*READING PASSAGE*

This paper is organized as follows. In Sect. 2, we state the problem being considered in this work. In Sect. 3, we present a transformation that will be used to develop some of the models. In Sect. 4, we introduce two continuous and differentiable nonlinear models for avoiding overlapping between ellipsoids. In Sect. 5, we propose nonlinear models for including an ellipsoid inside an ellipsoid and inside a half-space. Some illustrative numerical experiments are presented in Sect. 6. We close the paper with some concluding remarks in Sect. 7. The computer implementation of the models and methods introduced in the present work, as well as the reported solutions, are freely available at http://www.ime.usp.br/~lobato/.

2 Problem statement

An ellipsoid in \({\mathbb {R}}^n\) is a set of the form \({\mathcal {E}}= \{x \in {\mathbb {R}}^n \mid (x-c)^{\top } M^{-1} (x-c) \le 1\}\), where \(M~\in ~{\mathbb {R}}^{n \times n}\) is a symmetric and positive definite matrix. The vector \(c \in {\mathbb {R}}^n\) is the center of the ellipsoid. The eigenvectors of \(M^{-1}\) determine the principal axes of the ellipsoid and the eigenvalues of \(M^{\frac{1}{2}}\) are the lengths of the semi-axes of the ellipsoid. If M is a positive multiple of the identity matrix, then the ellipsoid is a ball. More specifically, if \(M = r^2I_{n}\) for some \(r > 0\), then the ellipsoid is a ball with radius r. An ellipsoid in a two-dimensional space is also called an ellipse. We denote by \(\partial {\mathcal {E}}\) the frontier of \({\mathcal {E}}\), i.e., \(\partial {\mathcal {E}} = \{x \in {\mathbb {R}}^n \mid (x-c)^{\top }M^{-1}(x-c) = 1\}\). We denote by \(\text {int}({\mathcal {E}})\) the interior of \({\mathcal {E}}\), i.e., \(\text {int}({\mathcal {E}}) = \{x \in {\mathbb {R}}^n \mid (x-c)^{\top }M^{-1}(x-c) < 1\}\). We say that two ellipsoids overlap if there exists a point that belongs to the interior of both ellipsoids. We say that two ellipsoids touch each other if they do not overlap and there exists a point that belongs to the frontier of both ellipsoids.

*PROBLEMS TO WORK ON*
[A] Output the ellipsoid passage between "This paper is" and "available at http://www.ime.usp.br/~lobato/.", inclusive.
[B] Continue the text on ellipsoid models from its last sentence onward.
The data after this point can be set aside.

*EXTRACTED INFORMATION*
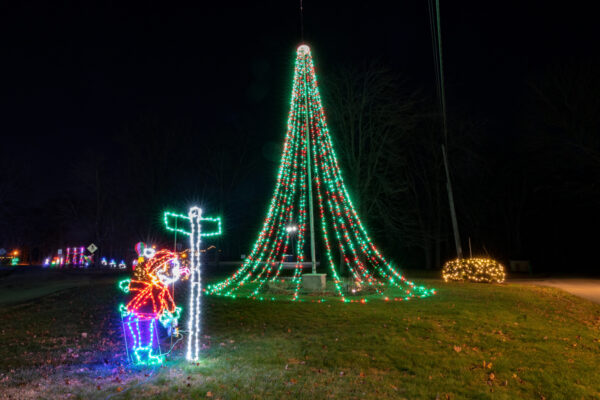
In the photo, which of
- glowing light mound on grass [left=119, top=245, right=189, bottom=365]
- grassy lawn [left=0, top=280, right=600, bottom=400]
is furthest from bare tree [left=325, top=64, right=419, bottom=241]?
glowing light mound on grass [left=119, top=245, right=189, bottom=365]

...

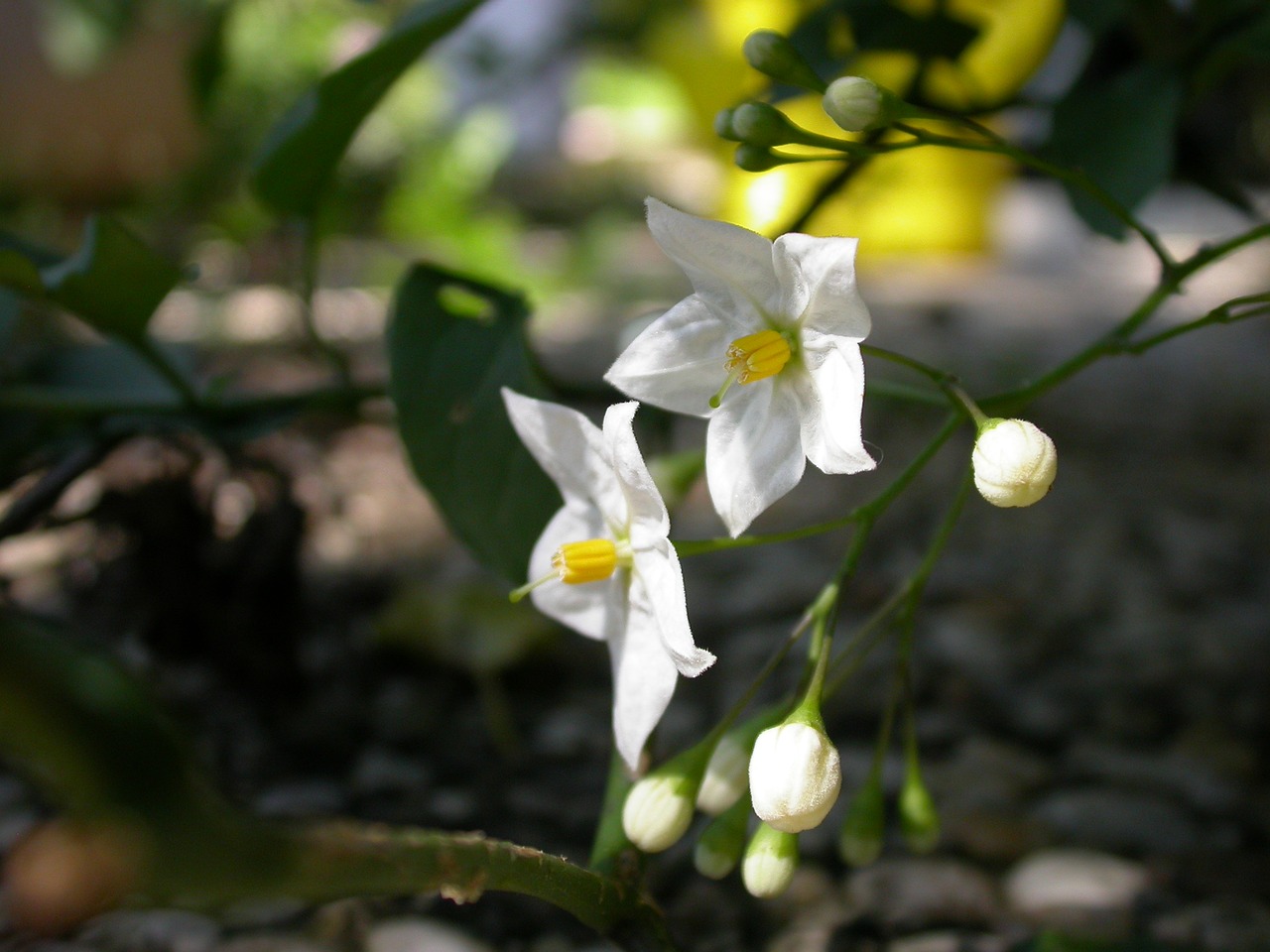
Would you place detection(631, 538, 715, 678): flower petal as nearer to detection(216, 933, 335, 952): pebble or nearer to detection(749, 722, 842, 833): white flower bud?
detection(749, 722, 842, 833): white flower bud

--

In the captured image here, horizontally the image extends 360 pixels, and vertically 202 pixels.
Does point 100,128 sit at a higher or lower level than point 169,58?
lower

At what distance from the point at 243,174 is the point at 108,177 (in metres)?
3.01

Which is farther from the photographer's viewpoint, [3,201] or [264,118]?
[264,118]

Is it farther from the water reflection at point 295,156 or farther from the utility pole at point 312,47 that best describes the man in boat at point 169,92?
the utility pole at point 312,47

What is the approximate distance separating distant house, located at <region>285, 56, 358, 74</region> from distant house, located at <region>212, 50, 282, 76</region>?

*TASK RESULTS*
[A]
This paper is organized as follows. In Sect. 2, we state the problem being considered in this work. In Sect. 3, we present a transformation that will be used to develop some of the models. In Sect. 4, we introduce two continuous and differentiable nonlinear models for avoiding overlapping between ellipsoids. In Sect. 5, we propose nonlinear models for including an ellipsoid inside an ellipsoid and inside a half-space. Some illustrative numerical experiments are presented in Sect. 6. We close the paper with some concluding remarks in Sect. 7. The computer implementation of the models and methods introduced in the present work, as well as the reported solutions, are freely available at http://www.ime.usp.br/~lobato/.

[B]
In this work, we deal with the problem of packing ellipsoids in the n-dimensional space. We can state this problem as follows. Given ellipsoids \({\mathcal {E}}_1, \dots , {\mathcal {E}}_m\) in \({\mathbb {R}}^n\) and a set \({\mathcal {C}}\subset {\mathbb {R}}^n\), that we call a container from now on, we want to find ellipsoids \(\bar{{\mathcal {E}}}_1, \dots , \bar{{\mathcal {E}}}_m\) such that

  1. 1.

    \(\bar{{\mathcal {E}}}_i\) is obtained by rotating and translating ellipsoid \({\mathcal {E}}_i\) for all \(i \in \{1,\dots ,m\}\);

  2. 2.

    \(\text {int}(\bar{{\mathcal {E}}}_i) \cap \text {int}(\bar{{\mathcal {E}}}_j) = \emptyset \) for all \(i,j \in \{1,\dots ,m\}\) with \(i \ne j\);

  3. 3.

    \(\bar{{\mathcal {E}}}_i \subseteq {\mathcal {C}}\) for each \(i \in \{1,\dots ,m\}\).

The first constraint states that we can only rotate and translate the given ellipsoids. The second constraint says that the ellipsoids cannot overlap. The third constraint requires that each ellipsoid be inside the container. This is a feasibility problem whose variables are the center and angles of rotation of each ellipsoid. If ellipsoids to be packed are all identical then, by solving a sequence of feasibility problems with an increasing number of ellipsoids, we are able to tackle the optimization problem of packing as many ellipsoids as possible within a given container. In this work, we also consider the problem of, given a set of (not necessarily identical) ellipsoids, minimizing the volume of a container of a given shape.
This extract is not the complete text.